Reproduce the material below word for word, keeping every line and character unchanged.

-- START RECORDS SUPPLIED --

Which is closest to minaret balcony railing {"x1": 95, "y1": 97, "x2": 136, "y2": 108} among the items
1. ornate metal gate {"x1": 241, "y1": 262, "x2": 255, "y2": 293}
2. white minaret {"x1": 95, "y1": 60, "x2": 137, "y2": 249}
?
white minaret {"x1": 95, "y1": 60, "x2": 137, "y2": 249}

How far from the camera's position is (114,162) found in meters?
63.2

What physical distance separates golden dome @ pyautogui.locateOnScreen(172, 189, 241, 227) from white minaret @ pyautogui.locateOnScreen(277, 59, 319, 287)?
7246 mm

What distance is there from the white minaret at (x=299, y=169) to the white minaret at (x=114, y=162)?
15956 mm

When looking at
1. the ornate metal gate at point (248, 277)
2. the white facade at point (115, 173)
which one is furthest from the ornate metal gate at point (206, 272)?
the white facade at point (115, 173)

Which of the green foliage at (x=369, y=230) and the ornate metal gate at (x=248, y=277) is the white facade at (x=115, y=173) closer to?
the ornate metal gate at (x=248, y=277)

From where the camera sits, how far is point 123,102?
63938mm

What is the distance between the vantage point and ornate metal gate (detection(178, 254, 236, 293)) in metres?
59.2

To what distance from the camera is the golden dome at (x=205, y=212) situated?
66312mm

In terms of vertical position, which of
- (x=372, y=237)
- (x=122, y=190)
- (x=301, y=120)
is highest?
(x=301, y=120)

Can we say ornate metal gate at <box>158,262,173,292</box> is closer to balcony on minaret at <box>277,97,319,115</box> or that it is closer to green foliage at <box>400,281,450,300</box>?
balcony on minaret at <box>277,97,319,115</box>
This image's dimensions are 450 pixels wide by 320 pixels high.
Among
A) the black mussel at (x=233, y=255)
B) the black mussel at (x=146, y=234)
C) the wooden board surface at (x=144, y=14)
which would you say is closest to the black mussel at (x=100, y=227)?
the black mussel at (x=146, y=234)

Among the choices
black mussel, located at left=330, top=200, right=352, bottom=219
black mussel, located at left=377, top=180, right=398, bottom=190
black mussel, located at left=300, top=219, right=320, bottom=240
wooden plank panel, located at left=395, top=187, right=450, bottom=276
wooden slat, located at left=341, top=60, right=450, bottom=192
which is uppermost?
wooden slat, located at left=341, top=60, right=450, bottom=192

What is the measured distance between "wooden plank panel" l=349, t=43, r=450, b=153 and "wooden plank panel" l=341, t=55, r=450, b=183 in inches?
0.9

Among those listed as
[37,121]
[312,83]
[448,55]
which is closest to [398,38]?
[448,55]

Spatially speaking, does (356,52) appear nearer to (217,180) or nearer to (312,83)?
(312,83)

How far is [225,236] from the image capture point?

-- END RECORDS SUPPLIED --

**THE OUTPUT**
Which is closest to minaret balcony railing {"x1": 95, "y1": 97, "x2": 136, "y2": 108} among the items
1. ornate metal gate {"x1": 241, "y1": 262, "x2": 255, "y2": 293}
2. white minaret {"x1": 95, "y1": 60, "x2": 137, "y2": 249}
?
white minaret {"x1": 95, "y1": 60, "x2": 137, "y2": 249}

How far from the camera's position is (114,162) found in meters?
63.2

What physical distance separates golden dome @ pyautogui.locateOnScreen(172, 189, 241, 227) from white minaret @ pyautogui.locateOnScreen(277, 59, 319, 287)?
7246 mm

What distance is there from the white minaret at (x=299, y=169) to the white minaret at (x=114, y=162)?
15956 mm

When looking at
1. the ornate metal gate at point (248, 277)
2. the white facade at point (115, 173)
which one is furthest from the ornate metal gate at point (206, 272)?
the white facade at point (115, 173)

Which of the green foliage at (x=369, y=230) and the ornate metal gate at (x=248, y=277) is the white facade at (x=115, y=173) closer to?
the ornate metal gate at (x=248, y=277)

From where the camera sits, how far is point 123,102?
63938mm

What is the distance between the vantage point and ornate metal gate (detection(178, 254, 236, 293)) in metres?
59.2

To what distance from the camera is the golden dome at (x=205, y=212) situated?
66312mm

In terms of vertical position, which of
- (x=372, y=237)
- (x=122, y=190)
- (x=301, y=120)
is highest?
(x=301, y=120)

Can we say ornate metal gate at <box>158,262,173,292</box> is closer to balcony on minaret at <box>277,97,319,115</box> or that it is closer to green foliage at <box>400,281,450,300</box>?
balcony on minaret at <box>277,97,319,115</box>
This image's dimensions are 450 pixels wide by 320 pixels high.
Among
A) the black mussel at (x=233, y=255)
B) the black mussel at (x=146, y=234)
C) the wooden board surface at (x=144, y=14)
which would you say is closest to the black mussel at (x=100, y=227)?
the black mussel at (x=146, y=234)

Among the choices
black mussel, located at left=330, top=200, right=352, bottom=219
black mussel, located at left=377, top=180, right=398, bottom=190
black mussel, located at left=300, top=219, right=320, bottom=240
wooden plank panel, located at left=395, top=187, right=450, bottom=276
wooden slat, located at left=341, top=60, right=450, bottom=192
which is uppermost?
wooden slat, located at left=341, top=60, right=450, bottom=192

What is the measured distance between "wooden plank panel" l=349, t=43, r=450, b=153 and "wooden plank panel" l=341, t=55, r=450, b=183 in inches?
0.9

Among those listed as
[37,121]
[312,83]
[448,55]
which is closest to [398,38]?
[448,55]

Spatially speaking, does (356,52) appear nearer to (217,180) or nearer to (312,83)?
(312,83)

How far is [225,236] from the image capture point?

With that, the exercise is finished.